* **Task to carry out**
Skip the pictures and copy all the data that follows exactly.

Provided records Block Start

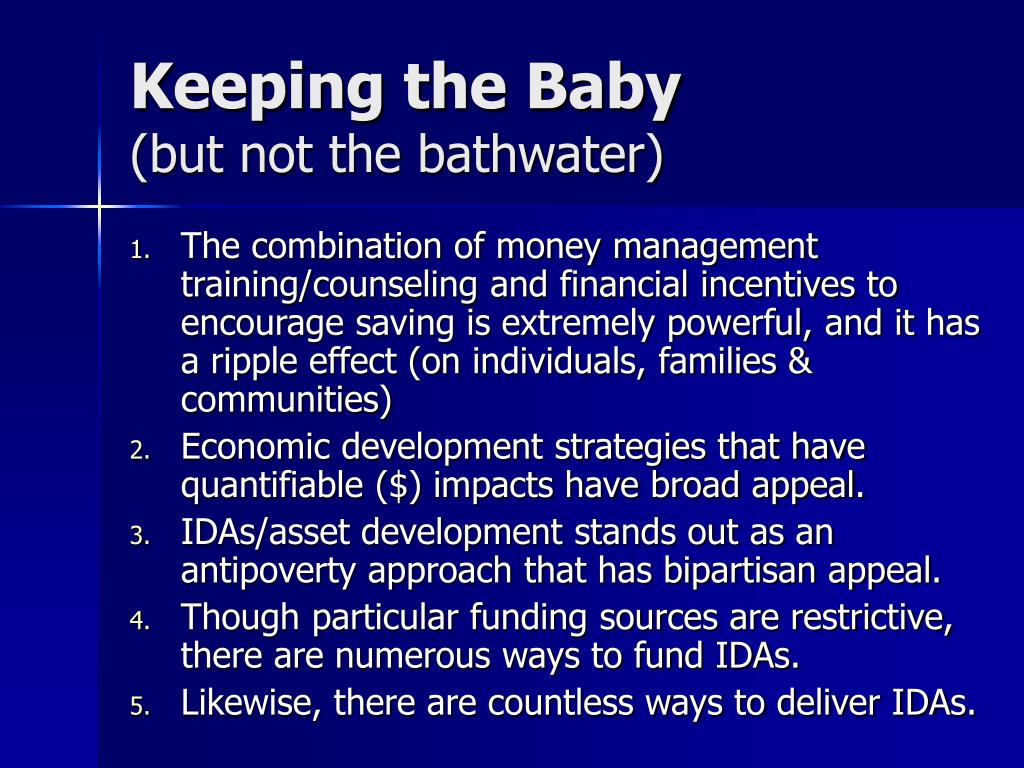 Keeping the Baby
(but not the bathwater)

1. The combination of money management training/counseling and financial incentives to encourage saving is extremely powerful, and it has a ripple effect (on individuals, families & communities)
2. Economic development strategies that have quantifiable (\$) impacts have broad appeal.
3. IDAs/asset development stands out as an antipoverty approach that has bipartisan appeal.
4. Though particular funding sources are restrictive, there are numerous ways to fund IDAs.
5. Likewise, there are countless ways to deliver IDAs.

Provided records Block End

* **Solution**
 Keeping the Baby
(but not the bathwater)

1. The combination of money management training/counseling and financial incentives to encourage saving is extremely powerful, and it has a ripple effect (on individuals, families & communities)
2. Economic development strategies that have quantifiable (\$) impacts have broad appeal.
3. IDAs/asset development stands out as an antipoverty approach that has bipartisan appeal.
4. Though particular funding sources are restrictive, there are numerous ways to fund IDAs.
5. Likewise, there are countless ways to deliver IDAs.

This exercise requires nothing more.